There is some logic to regional tariffs

On the surface, the regional tariffs Bessent floated may sound somewhat arbitrary, since the administration has broadly said each trade deal would be bespoke.

So, shifting to a system where countries are grouped together under blanket tariff policies risks, in some cases, throwing out the baby with the bathwater for countries whose trade practices are less disturbing to the administration.

But there is an important practicality element to it, said Keith Rockwell, a former director at the World Trade Organization who is now a senior research fellow at the Hinrich Foundation.

As it stands, there’s a highly complex classification system the United States uses to assign tariff rates to specific products. The classification system is so granular that there are over 17,000 unique tariff product codes. If every country the US trades with has its own unique tariff rate in addition to the product rates, there would be millions of tariff combinations, he said.

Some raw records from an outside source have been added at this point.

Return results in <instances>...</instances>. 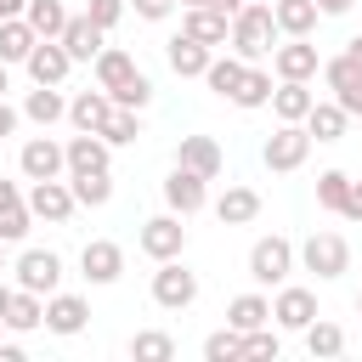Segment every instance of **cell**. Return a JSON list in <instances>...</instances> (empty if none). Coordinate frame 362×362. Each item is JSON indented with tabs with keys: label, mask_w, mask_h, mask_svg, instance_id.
Here are the masks:
<instances>
[{
	"label": "cell",
	"mask_w": 362,
	"mask_h": 362,
	"mask_svg": "<svg viewBox=\"0 0 362 362\" xmlns=\"http://www.w3.org/2000/svg\"><path fill=\"white\" fill-rule=\"evenodd\" d=\"M277 17H272V0H249L238 17H232V34H226V45L243 57V62H260V57H272L277 51Z\"/></svg>",
	"instance_id": "cell-1"
},
{
	"label": "cell",
	"mask_w": 362,
	"mask_h": 362,
	"mask_svg": "<svg viewBox=\"0 0 362 362\" xmlns=\"http://www.w3.org/2000/svg\"><path fill=\"white\" fill-rule=\"evenodd\" d=\"M294 260H300V249L288 243V238H255V249H249V277L260 283V288H283L288 283V272H294Z\"/></svg>",
	"instance_id": "cell-2"
},
{
	"label": "cell",
	"mask_w": 362,
	"mask_h": 362,
	"mask_svg": "<svg viewBox=\"0 0 362 362\" xmlns=\"http://www.w3.org/2000/svg\"><path fill=\"white\" fill-rule=\"evenodd\" d=\"M300 260H305V272H317V277L328 283V277H345V272H351V243H345L339 232H311V238L300 243Z\"/></svg>",
	"instance_id": "cell-3"
},
{
	"label": "cell",
	"mask_w": 362,
	"mask_h": 362,
	"mask_svg": "<svg viewBox=\"0 0 362 362\" xmlns=\"http://www.w3.org/2000/svg\"><path fill=\"white\" fill-rule=\"evenodd\" d=\"M192 300H198V272H187L181 255H175V260H158V272H153V305L187 311Z\"/></svg>",
	"instance_id": "cell-4"
},
{
	"label": "cell",
	"mask_w": 362,
	"mask_h": 362,
	"mask_svg": "<svg viewBox=\"0 0 362 362\" xmlns=\"http://www.w3.org/2000/svg\"><path fill=\"white\" fill-rule=\"evenodd\" d=\"M305 153H311V130L305 124H277L272 136H266V147H260V158H266V170H300L305 164Z\"/></svg>",
	"instance_id": "cell-5"
},
{
	"label": "cell",
	"mask_w": 362,
	"mask_h": 362,
	"mask_svg": "<svg viewBox=\"0 0 362 362\" xmlns=\"http://www.w3.org/2000/svg\"><path fill=\"white\" fill-rule=\"evenodd\" d=\"M136 243H141V255H147V260H175V255L187 249V226H181V215L170 209V215H153V221H141Z\"/></svg>",
	"instance_id": "cell-6"
},
{
	"label": "cell",
	"mask_w": 362,
	"mask_h": 362,
	"mask_svg": "<svg viewBox=\"0 0 362 362\" xmlns=\"http://www.w3.org/2000/svg\"><path fill=\"white\" fill-rule=\"evenodd\" d=\"M11 272H17V288L57 294V283H62V255H57V249H23Z\"/></svg>",
	"instance_id": "cell-7"
},
{
	"label": "cell",
	"mask_w": 362,
	"mask_h": 362,
	"mask_svg": "<svg viewBox=\"0 0 362 362\" xmlns=\"http://www.w3.org/2000/svg\"><path fill=\"white\" fill-rule=\"evenodd\" d=\"M28 209H34V221L62 226V221L79 209V198H74V187H68L62 175H51V181H34V187H28Z\"/></svg>",
	"instance_id": "cell-8"
},
{
	"label": "cell",
	"mask_w": 362,
	"mask_h": 362,
	"mask_svg": "<svg viewBox=\"0 0 362 362\" xmlns=\"http://www.w3.org/2000/svg\"><path fill=\"white\" fill-rule=\"evenodd\" d=\"M17 170H23L28 181H51V175L68 170V147H57L51 136H28L23 153H17Z\"/></svg>",
	"instance_id": "cell-9"
},
{
	"label": "cell",
	"mask_w": 362,
	"mask_h": 362,
	"mask_svg": "<svg viewBox=\"0 0 362 362\" xmlns=\"http://www.w3.org/2000/svg\"><path fill=\"white\" fill-rule=\"evenodd\" d=\"M322 68V57H317V45L305 40V34H288L277 51H272V74L277 79H311Z\"/></svg>",
	"instance_id": "cell-10"
},
{
	"label": "cell",
	"mask_w": 362,
	"mask_h": 362,
	"mask_svg": "<svg viewBox=\"0 0 362 362\" xmlns=\"http://www.w3.org/2000/svg\"><path fill=\"white\" fill-rule=\"evenodd\" d=\"M204 181H209V175H198V170L175 164V170L164 175V204H170L181 221H187V215H198V209H204V198H209V192H204Z\"/></svg>",
	"instance_id": "cell-11"
},
{
	"label": "cell",
	"mask_w": 362,
	"mask_h": 362,
	"mask_svg": "<svg viewBox=\"0 0 362 362\" xmlns=\"http://www.w3.org/2000/svg\"><path fill=\"white\" fill-rule=\"evenodd\" d=\"M322 79H328V90H334V102H339L345 113H362V68H356L345 51L322 62Z\"/></svg>",
	"instance_id": "cell-12"
},
{
	"label": "cell",
	"mask_w": 362,
	"mask_h": 362,
	"mask_svg": "<svg viewBox=\"0 0 362 362\" xmlns=\"http://www.w3.org/2000/svg\"><path fill=\"white\" fill-rule=\"evenodd\" d=\"M164 57H170V68L181 74V79H204L209 74V62H215V45H204V40H192L187 28L164 45Z\"/></svg>",
	"instance_id": "cell-13"
},
{
	"label": "cell",
	"mask_w": 362,
	"mask_h": 362,
	"mask_svg": "<svg viewBox=\"0 0 362 362\" xmlns=\"http://www.w3.org/2000/svg\"><path fill=\"white\" fill-rule=\"evenodd\" d=\"M23 68H28V79H34V85H62V79H68V68H74V57H68V45H62V40H40V45L28 51V62H23Z\"/></svg>",
	"instance_id": "cell-14"
},
{
	"label": "cell",
	"mask_w": 362,
	"mask_h": 362,
	"mask_svg": "<svg viewBox=\"0 0 362 362\" xmlns=\"http://www.w3.org/2000/svg\"><path fill=\"white\" fill-rule=\"evenodd\" d=\"M57 40L68 45V57H74V62H96V57H102L107 28H102V23H90V11H79V17H68V28H62Z\"/></svg>",
	"instance_id": "cell-15"
},
{
	"label": "cell",
	"mask_w": 362,
	"mask_h": 362,
	"mask_svg": "<svg viewBox=\"0 0 362 362\" xmlns=\"http://www.w3.org/2000/svg\"><path fill=\"white\" fill-rule=\"evenodd\" d=\"M79 266H85L90 283H119V277H124V249L107 243V238H90V243L79 249Z\"/></svg>",
	"instance_id": "cell-16"
},
{
	"label": "cell",
	"mask_w": 362,
	"mask_h": 362,
	"mask_svg": "<svg viewBox=\"0 0 362 362\" xmlns=\"http://www.w3.org/2000/svg\"><path fill=\"white\" fill-rule=\"evenodd\" d=\"M272 317H277V328H294V334H305V328L317 322V294H311V288H277V300H272Z\"/></svg>",
	"instance_id": "cell-17"
},
{
	"label": "cell",
	"mask_w": 362,
	"mask_h": 362,
	"mask_svg": "<svg viewBox=\"0 0 362 362\" xmlns=\"http://www.w3.org/2000/svg\"><path fill=\"white\" fill-rule=\"evenodd\" d=\"M28 226H34L28 192H23L17 181H0V238H6V243H17V238H28Z\"/></svg>",
	"instance_id": "cell-18"
},
{
	"label": "cell",
	"mask_w": 362,
	"mask_h": 362,
	"mask_svg": "<svg viewBox=\"0 0 362 362\" xmlns=\"http://www.w3.org/2000/svg\"><path fill=\"white\" fill-rule=\"evenodd\" d=\"M181 28H187L192 40H204V45H226L232 17H226V11H215V6H181Z\"/></svg>",
	"instance_id": "cell-19"
},
{
	"label": "cell",
	"mask_w": 362,
	"mask_h": 362,
	"mask_svg": "<svg viewBox=\"0 0 362 362\" xmlns=\"http://www.w3.org/2000/svg\"><path fill=\"white\" fill-rule=\"evenodd\" d=\"M113 107H119V102H113L102 85H96V90H79V96L68 102V124H74V130H102V124L113 119Z\"/></svg>",
	"instance_id": "cell-20"
},
{
	"label": "cell",
	"mask_w": 362,
	"mask_h": 362,
	"mask_svg": "<svg viewBox=\"0 0 362 362\" xmlns=\"http://www.w3.org/2000/svg\"><path fill=\"white\" fill-rule=\"evenodd\" d=\"M107 164H113V147L96 130H79L68 141V175H90V170H107Z\"/></svg>",
	"instance_id": "cell-21"
},
{
	"label": "cell",
	"mask_w": 362,
	"mask_h": 362,
	"mask_svg": "<svg viewBox=\"0 0 362 362\" xmlns=\"http://www.w3.org/2000/svg\"><path fill=\"white\" fill-rule=\"evenodd\" d=\"M175 164H187V170H198V175H221V164H226V153H221V141L215 136H181V147H175Z\"/></svg>",
	"instance_id": "cell-22"
},
{
	"label": "cell",
	"mask_w": 362,
	"mask_h": 362,
	"mask_svg": "<svg viewBox=\"0 0 362 362\" xmlns=\"http://www.w3.org/2000/svg\"><path fill=\"white\" fill-rule=\"evenodd\" d=\"M85 322H90V305H85L79 294H45V328H51V334L68 339V334H79Z\"/></svg>",
	"instance_id": "cell-23"
},
{
	"label": "cell",
	"mask_w": 362,
	"mask_h": 362,
	"mask_svg": "<svg viewBox=\"0 0 362 362\" xmlns=\"http://www.w3.org/2000/svg\"><path fill=\"white\" fill-rule=\"evenodd\" d=\"M11 334H34V328H45V294H34V288H11V305H6V317H0Z\"/></svg>",
	"instance_id": "cell-24"
},
{
	"label": "cell",
	"mask_w": 362,
	"mask_h": 362,
	"mask_svg": "<svg viewBox=\"0 0 362 362\" xmlns=\"http://www.w3.org/2000/svg\"><path fill=\"white\" fill-rule=\"evenodd\" d=\"M311 90H305V79H277V90H272V113L283 119V124H305V113H311Z\"/></svg>",
	"instance_id": "cell-25"
},
{
	"label": "cell",
	"mask_w": 362,
	"mask_h": 362,
	"mask_svg": "<svg viewBox=\"0 0 362 362\" xmlns=\"http://www.w3.org/2000/svg\"><path fill=\"white\" fill-rule=\"evenodd\" d=\"M34 45H40V34H34L28 17H0V62H6V68H11V62H28Z\"/></svg>",
	"instance_id": "cell-26"
},
{
	"label": "cell",
	"mask_w": 362,
	"mask_h": 362,
	"mask_svg": "<svg viewBox=\"0 0 362 362\" xmlns=\"http://www.w3.org/2000/svg\"><path fill=\"white\" fill-rule=\"evenodd\" d=\"M215 215H221V226H249L260 215V192L255 187H226L215 198Z\"/></svg>",
	"instance_id": "cell-27"
},
{
	"label": "cell",
	"mask_w": 362,
	"mask_h": 362,
	"mask_svg": "<svg viewBox=\"0 0 362 362\" xmlns=\"http://www.w3.org/2000/svg\"><path fill=\"white\" fill-rule=\"evenodd\" d=\"M23 119H34V124H57V119H68V96H62L57 85H34V90L23 96Z\"/></svg>",
	"instance_id": "cell-28"
},
{
	"label": "cell",
	"mask_w": 362,
	"mask_h": 362,
	"mask_svg": "<svg viewBox=\"0 0 362 362\" xmlns=\"http://www.w3.org/2000/svg\"><path fill=\"white\" fill-rule=\"evenodd\" d=\"M226 322H232L238 334H255V328L272 322V300H266V294H238V300L226 305Z\"/></svg>",
	"instance_id": "cell-29"
},
{
	"label": "cell",
	"mask_w": 362,
	"mask_h": 362,
	"mask_svg": "<svg viewBox=\"0 0 362 362\" xmlns=\"http://www.w3.org/2000/svg\"><path fill=\"white\" fill-rule=\"evenodd\" d=\"M90 68H96V85H102V90H119V85L136 74V57L119 51V45H102V57H96Z\"/></svg>",
	"instance_id": "cell-30"
},
{
	"label": "cell",
	"mask_w": 362,
	"mask_h": 362,
	"mask_svg": "<svg viewBox=\"0 0 362 362\" xmlns=\"http://www.w3.org/2000/svg\"><path fill=\"white\" fill-rule=\"evenodd\" d=\"M243 74H249V62H243V57L232 51V57H215V62H209L204 85H209L215 96H226V102H232V96H238V85H243Z\"/></svg>",
	"instance_id": "cell-31"
},
{
	"label": "cell",
	"mask_w": 362,
	"mask_h": 362,
	"mask_svg": "<svg viewBox=\"0 0 362 362\" xmlns=\"http://www.w3.org/2000/svg\"><path fill=\"white\" fill-rule=\"evenodd\" d=\"M345 107L339 102H311V113H305V130H311V141H339L345 136Z\"/></svg>",
	"instance_id": "cell-32"
},
{
	"label": "cell",
	"mask_w": 362,
	"mask_h": 362,
	"mask_svg": "<svg viewBox=\"0 0 362 362\" xmlns=\"http://www.w3.org/2000/svg\"><path fill=\"white\" fill-rule=\"evenodd\" d=\"M272 17L283 34H311L322 11H317V0H272Z\"/></svg>",
	"instance_id": "cell-33"
},
{
	"label": "cell",
	"mask_w": 362,
	"mask_h": 362,
	"mask_svg": "<svg viewBox=\"0 0 362 362\" xmlns=\"http://www.w3.org/2000/svg\"><path fill=\"white\" fill-rule=\"evenodd\" d=\"M23 17L34 23V34H40V40H57V34L68 28V17H74V11H68L62 0H28V11H23Z\"/></svg>",
	"instance_id": "cell-34"
},
{
	"label": "cell",
	"mask_w": 362,
	"mask_h": 362,
	"mask_svg": "<svg viewBox=\"0 0 362 362\" xmlns=\"http://www.w3.org/2000/svg\"><path fill=\"white\" fill-rule=\"evenodd\" d=\"M272 90H277V85H272V74L249 62V74H243V85H238L232 107H243V113H249V107H266V102H272Z\"/></svg>",
	"instance_id": "cell-35"
},
{
	"label": "cell",
	"mask_w": 362,
	"mask_h": 362,
	"mask_svg": "<svg viewBox=\"0 0 362 362\" xmlns=\"http://www.w3.org/2000/svg\"><path fill=\"white\" fill-rule=\"evenodd\" d=\"M96 136H102L107 147H130V141L141 136V113H136V107H113V119H107Z\"/></svg>",
	"instance_id": "cell-36"
},
{
	"label": "cell",
	"mask_w": 362,
	"mask_h": 362,
	"mask_svg": "<svg viewBox=\"0 0 362 362\" xmlns=\"http://www.w3.org/2000/svg\"><path fill=\"white\" fill-rule=\"evenodd\" d=\"M68 187H74V198H79V204H90V209H102V204L113 198V175H107V170H90V175H68Z\"/></svg>",
	"instance_id": "cell-37"
},
{
	"label": "cell",
	"mask_w": 362,
	"mask_h": 362,
	"mask_svg": "<svg viewBox=\"0 0 362 362\" xmlns=\"http://www.w3.org/2000/svg\"><path fill=\"white\" fill-rule=\"evenodd\" d=\"M305 351H311V356H339V351H345V328L317 317V322L305 328Z\"/></svg>",
	"instance_id": "cell-38"
},
{
	"label": "cell",
	"mask_w": 362,
	"mask_h": 362,
	"mask_svg": "<svg viewBox=\"0 0 362 362\" xmlns=\"http://www.w3.org/2000/svg\"><path fill=\"white\" fill-rule=\"evenodd\" d=\"M130 356H136V362H170V356H175V339L158 334V328H141V334L130 339Z\"/></svg>",
	"instance_id": "cell-39"
},
{
	"label": "cell",
	"mask_w": 362,
	"mask_h": 362,
	"mask_svg": "<svg viewBox=\"0 0 362 362\" xmlns=\"http://www.w3.org/2000/svg\"><path fill=\"white\" fill-rule=\"evenodd\" d=\"M345 192H351V175H345V170H322V175H317V204H322V209L339 215V209H345Z\"/></svg>",
	"instance_id": "cell-40"
},
{
	"label": "cell",
	"mask_w": 362,
	"mask_h": 362,
	"mask_svg": "<svg viewBox=\"0 0 362 362\" xmlns=\"http://www.w3.org/2000/svg\"><path fill=\"white\" fill-rule=\"evenodd\" d=\"M204 356H209V362H238V356H243V334H238L232 322L215 328V334L204 339Z\"/></svg>",
	"instance_id": "cell-41"
},
{
	"label": "cell",
	"mask_w": 362,
	"mask_h": 362,
	"mask_svg": "<svg viewBox=\"0 0 362 362\" xmlns=\"http://www.w3.org/2000/svg\"><path fill=\"white\" fill-rule=\"evenodd\" d=\"M107 96H113V102H119V107H136V113H141V107H147V102H153V79H147V74H141V68H136V74H130V79H124V85H119V90H107Z\"/></svg>",
	"instance_id": "cell-42"
},
{
	"label": "cell",
	"mask_w": 362,
	"mask_h": 362,
	"mask_svg": "<svg viewBox=\"0 0 362 362\" xmlns=\"http://www.w3.org/2000/svg\"><path fill=\"white\" fill-rule=\"evenodd\" d=\"M277 351H283V345H277V334H272V328L243 334V356H272V362H277Z\"/></svg>",
	"instance_id": "cell-43"
},
{
	"label": "cell",
	"mask_w": 362,
	"mask_h": 362,
	"mask_svg": "<svg viewBox=\"0 0 362 362\" xmlns=\"http://www.w3.org/2000/svg\"><path fill=\"white\" fill-rule=\"evenodd\" d=\"M85 11H90V23H102V28H113V23H119V17L130 11V0H90Z\"/></svg>",
	"instance_id": "cell-44"
},
{
	"label": "cell",
	"mask_w": 362,
	"mask_h": 362,
	"mask_svg": "<svg viewBox=\"0 0 362 362\" xmlns=\"http://www.w3.org/2000/svg\"><path fill=\"white\" fill-rule=\"evenodd\" d=\"M170 6H175V0H130V11H136V17H147V23L170 17Z\"/></svg>",
	"instance_id": "cell-45"
},
{
	"label": "cell",
	"mask_w": 362,
	"mask_h": 362,
	"mask_svg": "<svg viewBox=\"0 0 362 362\" xmlns=\"http://www.w3.org/2000/svg\"><path fill=\"white\" fill-rule=\"evenodd\" d=\"M345 221H362V181H351V192H345V209H339Z\"/></svg>",
	"instance_id": "cell-46"
},
{
	"label": "cell",
	"mask_w": 362,
	"mask_h": 362,
	"mask_svg": "<svg viewBox=\"0 0 362 362\" xmlns=\"http://www.w3.org/2000/svg\"><path fill=\"white\" fill-rule=\"evenodd\" d=\"M17 119H23V113H17L11 102H0V141H6V136H17Z\"/></svg>",
	"instance_id": "cell-47"
},
{
	"label": "cell",
	"mask_w": 362,
	"mask_h": 362,
	"mask_svg": "<svg viewBox=\"0 0 362 362\" xmlns=\"http://www.w3.org/2000/svg\"><path fill=\"white\" fill-rule=\"evenodd\" d=\"M198 6H215V11H226V17H238L249 0H198Z\"/></svg>",
	"instance_id": "cell-48"
},
{
	"label": "cell",
	"mask_w": 362,
	"mask_h": 362,
	"mask_svg": "<svg viewBox=\"0 0 362 362\" xmlns=\"http://www.w3.org/2000/svg\"><path fill=\"white\" fill-rule=\"evenodd\" d=\"M317 11H322V17H345V11H351V0H317Z\"/></svg>",
	"instance_id": "cell-49"
},
{
	"label": "cell",
	"mask_w": 362,
	"mask_h": 362,
	"mask_svg": "<svg viewBox=\"0 0 362 362\" xmlns=\"http://www.w3.org/2000/svg\"><path fill=\"white\" fill-rule=\"evenodd\" d=\"M345 57H351V62L362 68V34H351V40H345Z\"/></svg>",
	"instance_id": "cell-50"
},
{
	"label": "cell",
	"mask_w": 362,
	"mask_h": 362,
	"mask_svg": "<svg viewBox=\"0 0 362 362\" xmlns=\"http://www.w3.org/2000/svg\"><path fill=\"white\" fill-rule=\"evenodd\" d=\"M28 11V0H0V17H23Z\"/></svg>",
	"instance_id": "cell-51"
},
{
	"label": "cell",
	"mask_w": 362,
	"mask_h": 362,
	"mask_svg": "<svg viewBox=\"0 0 362 362\" xmlns=\"http://www.w3.org/2000/svg\"><path fill=\"white\" fill-rule=\"evenodd\" d=\"M6 90H11V74H6V62H0V102H6Z\"/></svg>",
	"instance_id": "cell-52"
},
{
	"label": "cell",
	"mask_w": 362,
	"mask_h": 362,
	"mask_svg": "<svg viewBox=\"0 0 362 362\" xmlns=\"http://www.w3.org/2000/svg\"><path fill=\"white\" fill-rule=\"evenodd\" d=\"M6 305H11V288H6V283H0V317H6Z\"/></svg>",
	"instance_id": "cell-53"
},
{
	"label": "cell",
	"mask_w": 362,
	"mask_h": 362,
	"mask_svg": "<svg viewBox=\"0 0 362 362\" xmlns=\"http://www.w3.org/2000/svg\"><path fill=\"white\" fill-rule=\"evenodd\" d=\"M0 272H6V238H0Z\"/></svg>",
	"instance_id": "cell-54"
},
{
	"label": "cell",
	"mask_w": 362,
	"mask_h": 362,
	"mask_svg": "<svg viewBox=\"0 0 362 362\" xmlns=\"http://www.w3.org/2000/svg\"><path fill=\"white\" fill-rule=\"evenodd\" d=\"M0 345H6V322H0Z\"/></svg>",
	"instance_id": "cell-55"
},
{
	"label": "cell",
	"mask_w": 362,
	"mask_h": 362,
	"mask_svg": "<svg viewBox=\"0 0 362 362\" xmlns=\"http://www.w3.org/2000/svg\"><path fill=\"white\" fill-rule=\"evenodd\" d=\"M181 6H198V0H181Z\"/></svg>",
	"instance_id": "cell-56"
},
{
	"label": "cell",
	"mask_w": 362,
	"mask_h": 362,
	"mask_svg": "<svg viewBox=\"0 0 362 362\" xmlns=\"http://www.w3.org/2000/svg\"><path fill=\"white\" fill-rule=\"evenodd\" d=\"M356 311H362V294H356Z\"/></svg>",
	"instance_id": "cell-57"
},
{
	"label": "cell",
	"mask_w": 362,
	"mask_h": 362,
	"mask_svg": "<svg viewBox=\"0 0 362 362\" xmlns=\"http://www.w3.org/2000/svg\"><path fill=\"white\" fill-rule=\"evenodd\" d=\"M356 119H362V113H356Z\"/></svg>",
	"instance_id": "cell-58"
}]
</instances>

That’s why the WTO has what’s known as “Most-Favored Nation” tariff rates for its 166 member countries, which essentially is a ceiling of mutually agreed-upon import taxes, though those can vary by sector. “There’s a reason why you negotiate things on a Most-Favored Nation basis: it’s just a heck of a lot easier,” Rockwell told CNN.

Furthermore, that is why countries are often drawn to entering regional trade agreements that can simplify and lower tariff rates. Some examples involving the US include, the United-States-Mexico-Canada Agreement and the Dominican Republic–Central America Free Trade Agreement.

But grouping countries together poses another risk: It gives them more ammunition to retaliate against the United States than if the individual countries were on their own, he said.